-- Records --
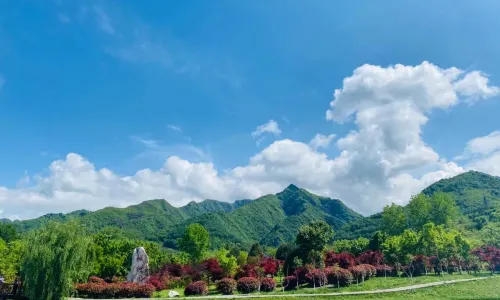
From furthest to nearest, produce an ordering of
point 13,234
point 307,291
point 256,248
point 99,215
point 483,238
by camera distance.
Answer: point 99,215 → point 13,234 → point 256,248 → point 483,238 → point 307,291

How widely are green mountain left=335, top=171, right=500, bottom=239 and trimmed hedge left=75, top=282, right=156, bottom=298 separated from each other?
9315 centimetres

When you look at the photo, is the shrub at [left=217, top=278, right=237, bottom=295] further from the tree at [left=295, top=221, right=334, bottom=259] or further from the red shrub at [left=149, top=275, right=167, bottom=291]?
the tree at [left=295, top=221, right=334, bottom=259]

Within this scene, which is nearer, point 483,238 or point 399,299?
point 399,299

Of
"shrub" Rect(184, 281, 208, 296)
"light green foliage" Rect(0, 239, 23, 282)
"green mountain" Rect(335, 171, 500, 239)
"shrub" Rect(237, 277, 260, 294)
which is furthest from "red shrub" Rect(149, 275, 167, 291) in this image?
"green mountain" Rect(335, 171, 500, 239)

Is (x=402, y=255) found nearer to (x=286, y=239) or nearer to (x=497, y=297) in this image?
(x=497, y=297)

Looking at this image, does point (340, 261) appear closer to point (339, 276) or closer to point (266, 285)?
point (339, 276)

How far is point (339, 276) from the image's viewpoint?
29.7 metres

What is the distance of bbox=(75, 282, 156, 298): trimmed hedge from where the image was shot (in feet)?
82.4

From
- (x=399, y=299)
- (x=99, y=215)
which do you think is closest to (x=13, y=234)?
(x=399, y=299)

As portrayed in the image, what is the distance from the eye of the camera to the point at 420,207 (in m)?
64.4

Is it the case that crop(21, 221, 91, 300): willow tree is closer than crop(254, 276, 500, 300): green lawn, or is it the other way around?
crop(21, 221, 91, 300): willow tree

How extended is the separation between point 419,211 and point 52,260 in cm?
6054

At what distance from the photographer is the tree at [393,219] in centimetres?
6166

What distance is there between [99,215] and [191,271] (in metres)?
162
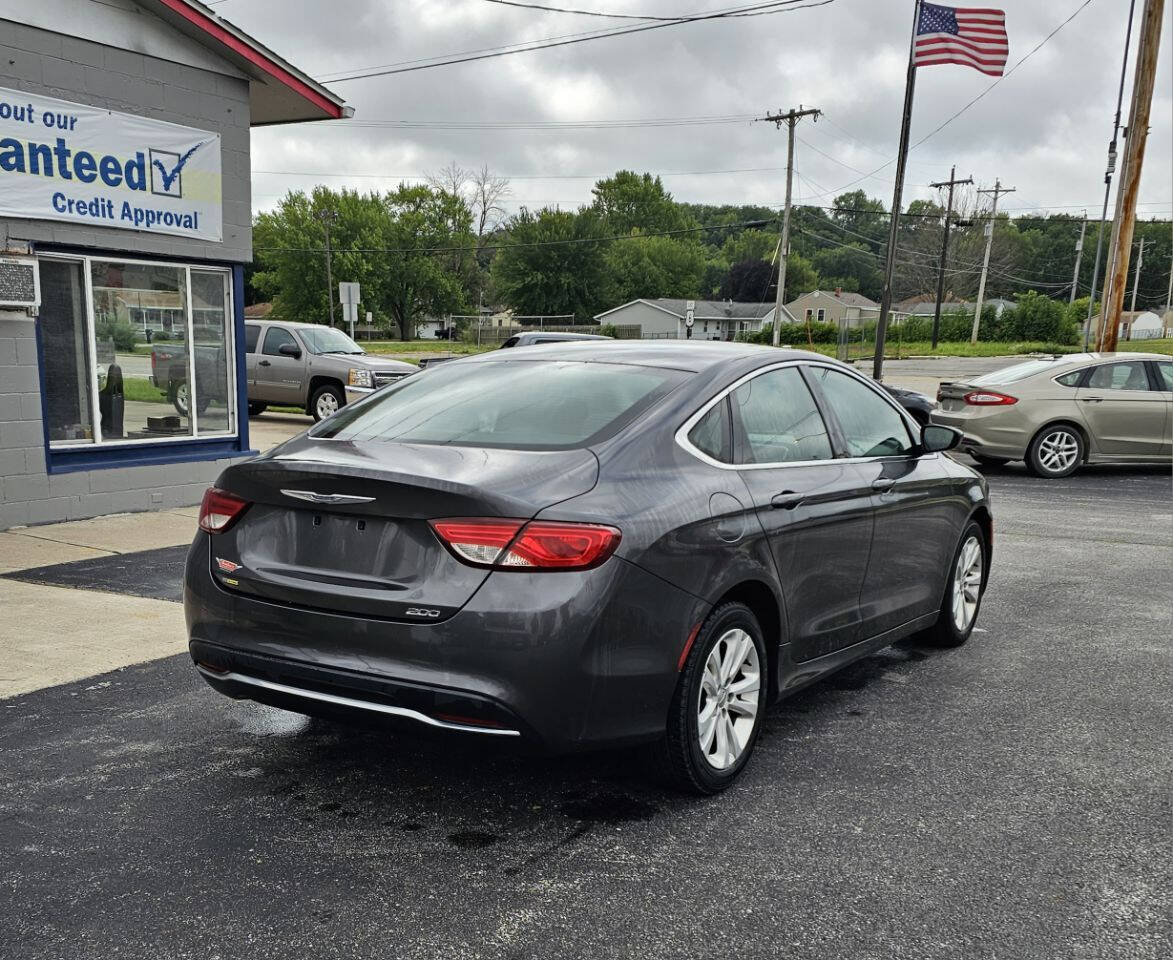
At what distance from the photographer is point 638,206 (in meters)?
124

-- Goal --
Copy the entire listing above word for word, without changing any line. Omit the pictures from your copy.

-- Answer to the task --
From furthest to nearest, produce an ordering of
point 13,234
point 307,291
point 256,248
point 99,215
point 483,238
by camera distance.
Answer: point 99,215 → point 13,234 → point 256,248 → point 483,238 → point 307,291

How widely are green mountain left=335, top=171, right=500, bottom=239 and trimmed hedge left=75, top=282, right=156, bottom=298 separated from each other?
9315 centimetres

When you look at the photo, is the shrub at [left=217, top=278, right=237, bottom=295] further from the tree at [left=295, top=221, right=334, bottom=259] or further from the red shrub at [left=149, top=275, right=167, bottom=291]?
the tree at [left=295, top=221, right=334, bottom=259]

Within this scene, which is nearer, point 483,238 or point 399,299?
point 399,299

Of
"shrub" Rect(184, 281, 208, 296)
"light green foliage" Rect(0, 239, 23, 282)
"green mountain" Rect(335, 171, 500, 239)
"shrub" Rect(237, 277, 260, 294)
which is furthest from "red shrub" Rect(149, 275, 167, 291) in this image?
"green mountain" Rect(335, 171, 500, 239)

Is (x=402, y=255) found nearer to (x=286, y=239) or nearer to (x=497, y=297) in this image?
(x=497, y=297)

Looking at this image, does point (340, 261) appear closer to point (339, 276) or closer to point (266, 285)?
point (339, 276)

How far is point (339, 276) from the image's viewpoint?
29.7 metres

What is the distance of bbox=(75, 282, 156, 298): trimmed hedge from where the image was shot (in feet)?
82.4

From
- (x=399, y=299)
- (x=99, y=215)
which do you think is closest to (x=13, y=234)?
(x=399, y=299)

As portrayed in the image, what is the distance from the eye of the camera to the point at 420,207 (in m)?
64.4

Is it the case that crop(21, 221, 91, 300): willow tree is closer than crop(254, 276, 500, 300): green lawn, or is it the other way around?
crop(21, 221, 91, 300): willow tree

How extended is the separation between point 419,211 and point 52,260 in cm?
6054

At what distance from the photographer is the tree at [393,219] in centimetres?
6166

What distance is there between [99,215] and [191,271] (in metres)?
162
At what distance from the photographer is point 638,206 (in meters)?
124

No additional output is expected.